During the panel discussion on the right to legal capacity which preceded the opening of the exhibition University of Pretoria, Faculty of Law Professor Charles Ngwena reiterated that article 12 of the CRPD requires states to recognize persons with disabilities as individuals before the law, possessing legal capacity, including the capacity to act, on an equal basis with others. In addition, states are required to provide access by persons with disabilities to the support they might require in exercising their legal capacity and establish appropriate and effective safeguards against the abuse of such support.

Ms. Jacquie Cassette, the National Practice Head: Pro Bono and Human Rights Practice at Cliffe Dekker Hofmeyr in outlining the legal position in South Africa regarding the legal capacity of persons with intellectual and psychosocial  pointed out that the South African Constitution which is premised on equality before the law and equal protection and benefit from the law requires that persons with intellectual and psychosocial disabilities are recognized as persons before the law on an equal basis with others.

The exhibition which will be on display the Commission until 14 July features in addition three emotive images by South African artist and co-curator of the exhibition Daniel Mosako on the role that guardianship laws had in the Life Esidimeni tragedy.The exhibition is infused with poignant vernacular audio narratives of people living with psychosocial disabilities telling their stories of life without voice, choice and control collected by the South African Federation for Mental Health (SAFMH).

Ms.

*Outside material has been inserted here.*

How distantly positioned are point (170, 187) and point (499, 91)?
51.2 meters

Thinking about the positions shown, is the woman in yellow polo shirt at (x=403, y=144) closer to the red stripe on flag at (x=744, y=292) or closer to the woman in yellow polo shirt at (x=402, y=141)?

Charlene Sunkel, Program Manager: Advocacy and Development at SAFMH and a self-advocate who was first diagnosed with schizophrenia at 19 years shared her experience of how having decisions made for her because of the belief that as a person with a psychosocial disability she could not make informed decisions chipped at her dignity as a person.

The exhibition will be displayed at different organisations including the Cliff Dekker Hofmeyr, Pan African Parliament, South African Federation for Mental Health throughout the year and end at the University of Pretoria where it will be displayed during the Centre’s annual disability rights conference taking place 7-8 November 2017.The exhibition will be at the South African Federation for Mental Health from 17-28 July 2017.

Opening the exhibition Ms. Innocentia Mgijima Konopi from the Centre for Human Rights said she hoped that that public discourse on legal capacity reforms will increase from the travelling exhibition.

The exhibition was made possible by the financial support of the Open Society Foundation and the technical support of theDepartment of University of Pretoria Arts: Museum Unit.